The chatroom demonstrates:
- PubSub messaging (`/room` messages)
- Direct messaging (`/dm <identity> <message>`)
- Peer discovery (`/peers`)

## Testing

```bash
# Run all tests
cargo test

# Run with logging
RUST_LOG=debug cargo test

# Run specific test
cargo test test_smart_addr

# Run integration tests
cargo test --test node_public_api

# Run relay tests
cargo test --test relay_infrastructure

# Spawn local cluster (7 nodes)
./scripts/spawn_cluster.sh
```

## Dependencies

| Crate | Purpose |
|-------|---------|
| `quinn` | QUIC implementation |
| `tokio` | Async runtime |
| `ed25519-dalek` | Ed25519 signatures |
| `blake3` | Fast cryptographic hashing |
| `rustls` | TLS implementation |
| `bincode` | Binary serialization |
| `lru` | LRU caches |
| `tracing` | Structured logging |
| `rcgen` | X.509 certificate generation |
| `x509-parser` | Certificate parsing |

## References

### NAT Traversal with QUIC

- **Liang, J., et al.** (2024). *Implementing NAT Hole Punching with QUIC*. VTC2024-Fall. [arXiv:2408.01791]https://arxiv.org/abs/2408.01791
  
  Demonstrates QUIC hole punching advantages and connection migration saving 2 RTTs.

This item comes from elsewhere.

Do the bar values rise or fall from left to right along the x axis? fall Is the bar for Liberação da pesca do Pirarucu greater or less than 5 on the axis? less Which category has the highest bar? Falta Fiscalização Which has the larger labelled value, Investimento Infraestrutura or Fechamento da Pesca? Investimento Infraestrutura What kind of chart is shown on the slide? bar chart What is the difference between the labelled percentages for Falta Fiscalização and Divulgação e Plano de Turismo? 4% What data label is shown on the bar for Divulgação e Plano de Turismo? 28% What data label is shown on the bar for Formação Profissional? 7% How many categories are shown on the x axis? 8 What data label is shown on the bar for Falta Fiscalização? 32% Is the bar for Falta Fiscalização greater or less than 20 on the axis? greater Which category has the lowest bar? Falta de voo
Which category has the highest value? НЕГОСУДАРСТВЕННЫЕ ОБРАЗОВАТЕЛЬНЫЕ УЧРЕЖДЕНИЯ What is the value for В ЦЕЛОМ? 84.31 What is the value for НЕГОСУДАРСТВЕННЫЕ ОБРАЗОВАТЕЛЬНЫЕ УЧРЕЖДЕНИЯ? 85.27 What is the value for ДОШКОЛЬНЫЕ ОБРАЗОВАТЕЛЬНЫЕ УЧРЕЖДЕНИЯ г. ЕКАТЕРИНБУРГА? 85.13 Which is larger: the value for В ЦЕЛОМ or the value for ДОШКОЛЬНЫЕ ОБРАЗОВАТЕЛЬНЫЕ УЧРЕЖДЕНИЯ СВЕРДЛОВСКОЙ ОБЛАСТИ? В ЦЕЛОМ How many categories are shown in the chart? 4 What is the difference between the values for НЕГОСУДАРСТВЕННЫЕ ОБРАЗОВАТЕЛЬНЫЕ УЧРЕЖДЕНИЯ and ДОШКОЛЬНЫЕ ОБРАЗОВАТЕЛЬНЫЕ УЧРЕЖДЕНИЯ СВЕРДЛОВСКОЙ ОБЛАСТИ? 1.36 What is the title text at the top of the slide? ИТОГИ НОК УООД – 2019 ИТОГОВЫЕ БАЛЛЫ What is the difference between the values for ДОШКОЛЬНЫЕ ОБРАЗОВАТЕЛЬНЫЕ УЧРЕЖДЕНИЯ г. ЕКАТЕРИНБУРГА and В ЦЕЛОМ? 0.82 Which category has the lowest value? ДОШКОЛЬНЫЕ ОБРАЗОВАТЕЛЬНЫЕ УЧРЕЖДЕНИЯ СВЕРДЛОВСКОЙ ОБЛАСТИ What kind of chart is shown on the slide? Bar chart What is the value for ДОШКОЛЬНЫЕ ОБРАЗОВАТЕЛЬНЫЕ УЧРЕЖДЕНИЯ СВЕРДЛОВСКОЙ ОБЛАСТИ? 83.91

### Distributed Hash Tables

- **Freedman, M. J., et al.** (2004). *Democratizing Content Publication with Coral*. NSDI '04. [PDF]https://www.cs.princeton.edu/~mfreed/docs/coral-nsdi04.pdf

  Introduced "sloppy" DHT with latency-based clustering—inspiration for Korium's tiering system.

- **Baumgart, I. & Mies, S.** (2007). *S/Kademlia: A Practicable Approach Towards Secure Key-Based Routing*. ICPP '07.

  The S/Kademlia specification that Korium implements for Sybil-resistant identity generation via Proof-of-Work.

### GossipSub / PlumTree

- **Vyzovitis, D., et al.** (2020). *GossipSub: Attack-Resilient Message Propagation in the Filecoin and ETH2.0 Networks*.

  The GossipSub v1.1 specification that Korium's PubSub implementation follows, including peer scoring (P1-P7), Adaptive Gossip, and mesh management.

- **Leitão, J., Pereira, J., & Rodrigues, L.** (2007). *Epidemic Broadcast Trees*. SRDS '07.

  The PlumTree paper that influenced GossipSub's design, combining gossip reliability with efficient message propagation.

## License

MIT License - see [LICENSE](LICENSE) for details.